**SUPPLIED RECORDS:**
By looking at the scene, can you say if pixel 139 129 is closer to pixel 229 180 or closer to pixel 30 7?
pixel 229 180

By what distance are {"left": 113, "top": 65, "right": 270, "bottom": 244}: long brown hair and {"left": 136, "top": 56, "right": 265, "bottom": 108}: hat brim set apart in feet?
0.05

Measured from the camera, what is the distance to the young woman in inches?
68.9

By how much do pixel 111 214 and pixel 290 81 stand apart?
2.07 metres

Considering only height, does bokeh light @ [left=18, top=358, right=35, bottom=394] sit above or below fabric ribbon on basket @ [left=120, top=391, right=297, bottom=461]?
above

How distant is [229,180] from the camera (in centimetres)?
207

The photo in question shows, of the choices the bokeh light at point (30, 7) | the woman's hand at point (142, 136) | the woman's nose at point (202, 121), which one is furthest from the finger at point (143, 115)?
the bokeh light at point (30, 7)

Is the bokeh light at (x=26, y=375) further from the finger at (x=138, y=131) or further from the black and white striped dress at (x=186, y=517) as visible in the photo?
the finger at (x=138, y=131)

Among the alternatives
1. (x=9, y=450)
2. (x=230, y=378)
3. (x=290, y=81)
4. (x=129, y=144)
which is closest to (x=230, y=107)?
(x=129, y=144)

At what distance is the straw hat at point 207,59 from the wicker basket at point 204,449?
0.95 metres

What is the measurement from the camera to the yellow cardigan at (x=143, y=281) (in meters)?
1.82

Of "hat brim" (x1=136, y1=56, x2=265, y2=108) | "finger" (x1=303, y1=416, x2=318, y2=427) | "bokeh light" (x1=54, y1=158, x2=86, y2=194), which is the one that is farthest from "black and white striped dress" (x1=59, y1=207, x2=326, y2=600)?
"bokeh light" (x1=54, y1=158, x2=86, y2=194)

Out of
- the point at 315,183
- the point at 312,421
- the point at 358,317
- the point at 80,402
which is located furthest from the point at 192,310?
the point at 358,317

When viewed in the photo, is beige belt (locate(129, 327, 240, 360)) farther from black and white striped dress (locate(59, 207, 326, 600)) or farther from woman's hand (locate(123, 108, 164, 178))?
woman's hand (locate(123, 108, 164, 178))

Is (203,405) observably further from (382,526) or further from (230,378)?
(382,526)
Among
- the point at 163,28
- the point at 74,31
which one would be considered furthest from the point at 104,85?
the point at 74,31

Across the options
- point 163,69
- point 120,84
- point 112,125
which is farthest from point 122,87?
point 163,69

* * *

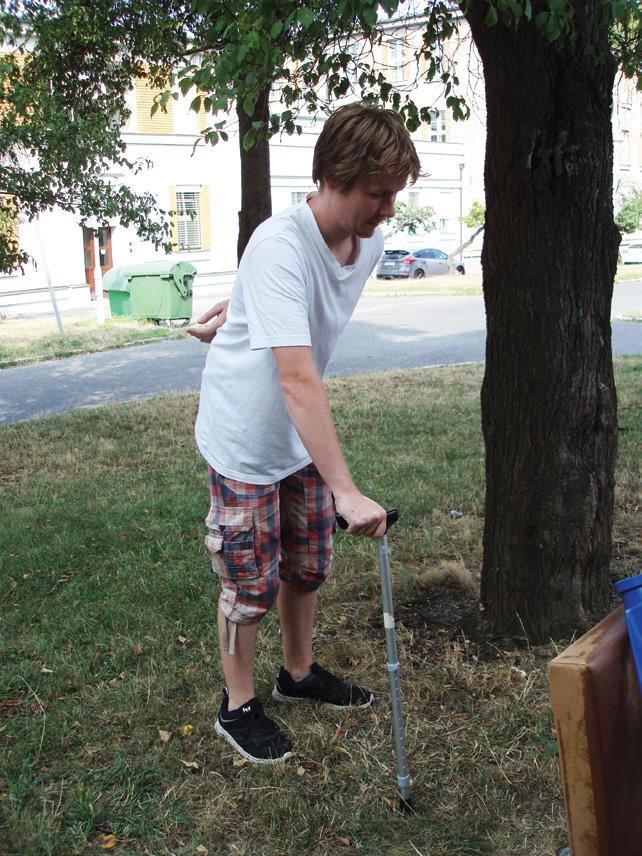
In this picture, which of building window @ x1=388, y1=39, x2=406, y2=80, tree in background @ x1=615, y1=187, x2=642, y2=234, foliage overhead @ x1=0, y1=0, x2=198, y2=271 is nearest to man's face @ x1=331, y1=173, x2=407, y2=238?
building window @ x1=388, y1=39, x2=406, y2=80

...

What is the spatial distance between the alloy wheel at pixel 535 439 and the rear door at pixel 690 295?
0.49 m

**TASK OBJECTIVE:** How many lines of the records contain the word "above", with uppercase and lowercase treated as different? Reply with the number only.

**SOLUTION TO THIS TASK:** 2